Poucas decisões incomodam tanto um diretor de marketing quanto aprovar um evento. O investimento é alto, o impacto é questionado e a cobrança vem rápida. Diferente de mídia ou performance, o ROI não aparece em um dashboard na semana seguinte.
E, ainda assim, os eventos seguem acontecendo.
O problema não é a frase.
O problema é o histórico que a sustenta.
Porque, na maioria das empresas, eventos são tratados como produção — não como estratégia. São executados no fim da cadeia, desconectados do posicionamento da marca, do plano de marketing e das metas reais do negócio. Nesse modelo, o evento nasce caro, cresce caótico e termina sem legado.
Não há milagre que resolva isso depois.
Na Bordô, quando escutamos essa objeção, ela quase sempre vem acompanhada de uma história parecida. Um diretor relata uma feira grande, stand bonito, fluxo intenso, muitos contatos. Fotos ótimas. Time cansado. E, três meses depois, a pergunta inevitável: o que isso trouxe, de fato?

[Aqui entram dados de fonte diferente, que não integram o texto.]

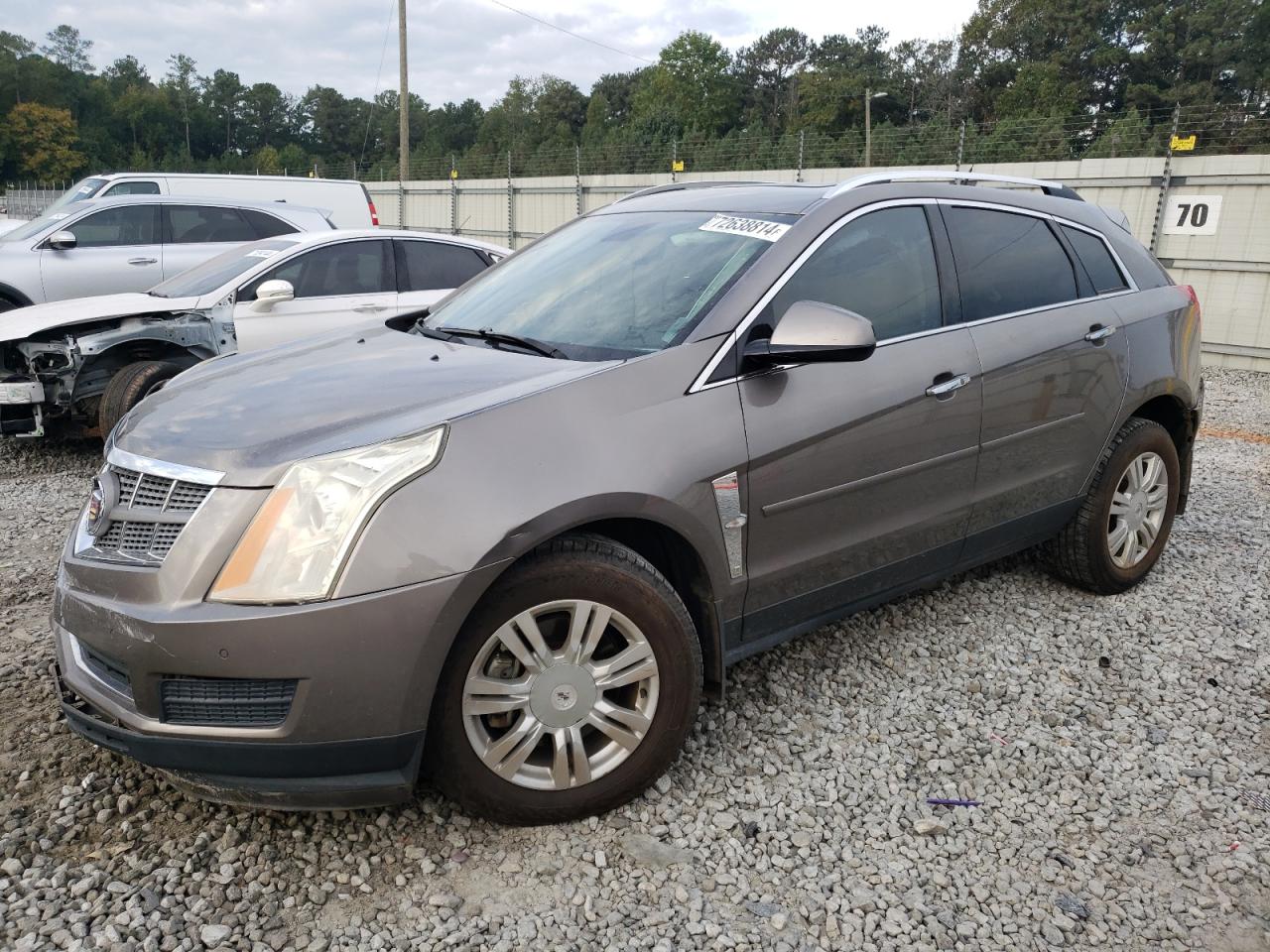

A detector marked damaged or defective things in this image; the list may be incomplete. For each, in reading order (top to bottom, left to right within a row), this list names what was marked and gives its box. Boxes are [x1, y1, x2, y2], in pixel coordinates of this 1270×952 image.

damaged white car [0, 229, 506, 436]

A resposta costuma ser vaga. “Relacionamento.” “Presença.” “Marca.”
Tudo verdadeiro e tudo impossível de defender quando não foi planejado para ser mensurado.
Em um projeto recente, a conversa começou exatamente assim. Evento visto internamente como custo alto, difícil de justificar ao board. A expectativa era “fazer melhor desta vez”. O que mudou não foi o tamanho do evento, nem o orçamento. Foi a lógica e a estratégia combinada.
Antes de falar em formato, stand ou experiência, o trabalho começou com perguntas incômodas: qual mensagem essa marca precisa sustentar este ano? Que percepção precisa ser construída? Que tipo de conversa o comercial precisa ter depois do evento que hoje não consegue?
O evento deixou de ser um fim. Passou a ser meio.
Com ferramentas de branding e marketing, o evento ganhou conceito, narrativa e função clara dentro do plano anual. A experiência passou a reforçar posicionamento. Os conteúdos passaram a ser pensados para antes, durante e depois. O time comercial passou a entrar no evento com intenção, não apenas presença.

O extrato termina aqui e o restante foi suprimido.